It's Now or Never

Lisa Marie Presley's belated rock-and-roll career couldn't have come at a better time.

"I'm really a homebody," Presley says. "I kind of stay home a lot. Hang out with friends, you know.

"Act normal," she adds with a chuckle.

Presley has developed a sixth sense for camera-wielding freaks and lookie-loos. "There's certain places that you have to avoid," she admits. "But I live in a pretty barricaded area with security. So they don't really get near me."

With anonymity ruled out, at least wealth is a certainty: When Presley turned thirty, in 1998, she inherited her father's fortune, an estimated sum of $300 million. Elvis Presley Enterprises, of which she is the sole owner, earned $37 million last year, according to Forbes magazine. But don't paint the princess as a rich, black-hearted recluse. Among her favorite charities is Presley Place, a housing program she financed for homeless families in Memphis; she also co-founded LEAP, a free literacy program for children and adults in that city, with friend and fellow Scientologist Isaac Hayes. And as the international spokesperson for children's rights under the Citizens Commission on Human Rights, Presley has testified before a congressional hearing against psychiatric abuse and Ritalin pedaling.

Such philanthropy hardly makes headlines. Away from a scandal-hungry culture, Presley still finds sanity where she can -- including her father's old movies. Declaring the '50s-era Love Me Tenderand Jailhouse Rock as her favorites, she defends her father's crossover talents as a matinee idol.

"You could see his actual ability to act in those, you know?" she says. "And they precede the Colonel coming in and making him what he didn't want to be later on. The later movies that he made -- I don't think he was very thrilled about any of those -- he got contracted into. They were so much about singing all the time and jumping around, which he hated."

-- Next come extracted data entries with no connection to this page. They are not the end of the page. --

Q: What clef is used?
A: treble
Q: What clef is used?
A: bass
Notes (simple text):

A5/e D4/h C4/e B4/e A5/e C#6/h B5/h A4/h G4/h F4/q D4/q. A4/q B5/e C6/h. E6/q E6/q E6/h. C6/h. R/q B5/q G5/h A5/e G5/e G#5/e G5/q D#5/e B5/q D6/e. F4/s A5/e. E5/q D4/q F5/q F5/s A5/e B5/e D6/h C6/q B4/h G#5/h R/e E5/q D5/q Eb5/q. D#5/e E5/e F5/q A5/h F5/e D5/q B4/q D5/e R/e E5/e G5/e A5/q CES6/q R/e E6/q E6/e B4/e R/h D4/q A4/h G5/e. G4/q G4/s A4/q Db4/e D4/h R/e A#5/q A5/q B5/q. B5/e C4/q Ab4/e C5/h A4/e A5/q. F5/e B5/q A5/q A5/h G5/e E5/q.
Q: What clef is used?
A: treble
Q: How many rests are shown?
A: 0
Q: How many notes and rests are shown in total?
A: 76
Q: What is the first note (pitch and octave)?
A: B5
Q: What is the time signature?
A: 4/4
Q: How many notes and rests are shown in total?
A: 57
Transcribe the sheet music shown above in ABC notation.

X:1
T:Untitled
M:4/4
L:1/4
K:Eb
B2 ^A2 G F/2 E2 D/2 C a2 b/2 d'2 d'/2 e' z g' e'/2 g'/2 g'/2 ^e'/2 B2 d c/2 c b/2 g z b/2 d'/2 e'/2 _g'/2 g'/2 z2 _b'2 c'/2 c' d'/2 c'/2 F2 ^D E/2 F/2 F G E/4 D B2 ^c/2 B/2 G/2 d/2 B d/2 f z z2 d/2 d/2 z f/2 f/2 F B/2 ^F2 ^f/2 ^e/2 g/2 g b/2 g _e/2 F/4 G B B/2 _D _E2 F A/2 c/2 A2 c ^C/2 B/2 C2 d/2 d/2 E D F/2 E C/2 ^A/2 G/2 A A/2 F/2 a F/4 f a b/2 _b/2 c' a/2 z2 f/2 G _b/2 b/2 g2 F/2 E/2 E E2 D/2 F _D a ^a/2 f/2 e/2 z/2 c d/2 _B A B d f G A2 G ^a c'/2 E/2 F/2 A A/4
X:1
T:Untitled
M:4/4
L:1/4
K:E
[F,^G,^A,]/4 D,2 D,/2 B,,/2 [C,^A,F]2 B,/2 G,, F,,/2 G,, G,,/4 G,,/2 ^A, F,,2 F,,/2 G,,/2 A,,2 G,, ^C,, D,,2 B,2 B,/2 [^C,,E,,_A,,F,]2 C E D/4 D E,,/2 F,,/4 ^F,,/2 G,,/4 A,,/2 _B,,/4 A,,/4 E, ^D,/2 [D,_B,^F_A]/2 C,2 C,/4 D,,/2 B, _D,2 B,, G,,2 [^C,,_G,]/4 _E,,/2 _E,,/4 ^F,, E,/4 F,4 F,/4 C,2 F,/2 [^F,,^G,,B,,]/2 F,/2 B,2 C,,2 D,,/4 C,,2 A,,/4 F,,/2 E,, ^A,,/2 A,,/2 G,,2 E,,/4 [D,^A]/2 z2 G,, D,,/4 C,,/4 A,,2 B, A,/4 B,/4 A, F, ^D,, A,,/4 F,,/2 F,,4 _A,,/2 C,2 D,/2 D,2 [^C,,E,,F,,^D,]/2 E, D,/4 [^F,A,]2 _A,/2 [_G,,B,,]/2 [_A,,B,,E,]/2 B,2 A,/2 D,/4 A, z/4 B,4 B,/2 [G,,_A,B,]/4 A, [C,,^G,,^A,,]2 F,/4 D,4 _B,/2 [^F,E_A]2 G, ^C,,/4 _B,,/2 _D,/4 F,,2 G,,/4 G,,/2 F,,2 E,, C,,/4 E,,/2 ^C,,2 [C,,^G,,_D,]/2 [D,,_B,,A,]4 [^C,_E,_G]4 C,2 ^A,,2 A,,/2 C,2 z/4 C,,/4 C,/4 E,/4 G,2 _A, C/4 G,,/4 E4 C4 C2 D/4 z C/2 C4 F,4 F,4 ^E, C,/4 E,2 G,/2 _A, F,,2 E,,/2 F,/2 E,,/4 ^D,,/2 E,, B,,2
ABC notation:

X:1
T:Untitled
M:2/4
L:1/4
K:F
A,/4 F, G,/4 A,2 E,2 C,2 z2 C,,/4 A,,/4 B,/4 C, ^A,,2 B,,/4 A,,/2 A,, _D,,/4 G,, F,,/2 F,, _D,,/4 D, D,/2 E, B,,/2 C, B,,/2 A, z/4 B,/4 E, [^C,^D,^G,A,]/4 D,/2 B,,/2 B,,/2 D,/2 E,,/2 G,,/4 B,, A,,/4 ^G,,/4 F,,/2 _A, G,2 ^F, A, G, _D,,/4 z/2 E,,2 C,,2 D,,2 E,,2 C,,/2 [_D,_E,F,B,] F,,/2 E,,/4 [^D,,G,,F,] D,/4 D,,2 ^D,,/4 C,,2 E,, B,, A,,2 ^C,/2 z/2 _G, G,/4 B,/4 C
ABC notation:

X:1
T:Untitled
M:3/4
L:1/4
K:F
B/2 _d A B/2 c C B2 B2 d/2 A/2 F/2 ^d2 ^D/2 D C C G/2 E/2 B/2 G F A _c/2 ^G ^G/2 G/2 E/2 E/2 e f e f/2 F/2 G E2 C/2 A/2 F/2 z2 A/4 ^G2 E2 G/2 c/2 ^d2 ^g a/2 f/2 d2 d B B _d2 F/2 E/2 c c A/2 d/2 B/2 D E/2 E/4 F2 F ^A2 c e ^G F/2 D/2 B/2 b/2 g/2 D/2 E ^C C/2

Presley's publicist suddenly cuts in, turning a quarter of an hour into a blink of an eye. With Jacko and Nic thankfully off limits, the final burning question, local and legendary in nature, requires context. One night in 1975, so the story goes, Elvis flew some twenty law-enforcement friends to Denver on his personal jet, the Lisa Marie,for a round of sandwiches called the "Fool's Gold Loaf." Created by the now-defunct, Glendale-based Colorado Mine Company, each ridiculously priced monstrosity ($49.95 apiece) consisted of an entire buttered loaf of Italian bread that was baked, then hollowed out and slathered helm to stern with mounds of peanut butter and grape jelly. Each was then packed with a pound of crisp bacon.

"Oh, good lord," Presley says, hearing about this Front Range delicacy for the first time. "No, I've never tried it. But I might just do that. It sounds really good. It sounds like a Southern thing."

Given all that Presley has had to stomach over the course of her life, a little Fool's Gold may just be what the doctor ordered. But then again, there's that whole gastritis thing.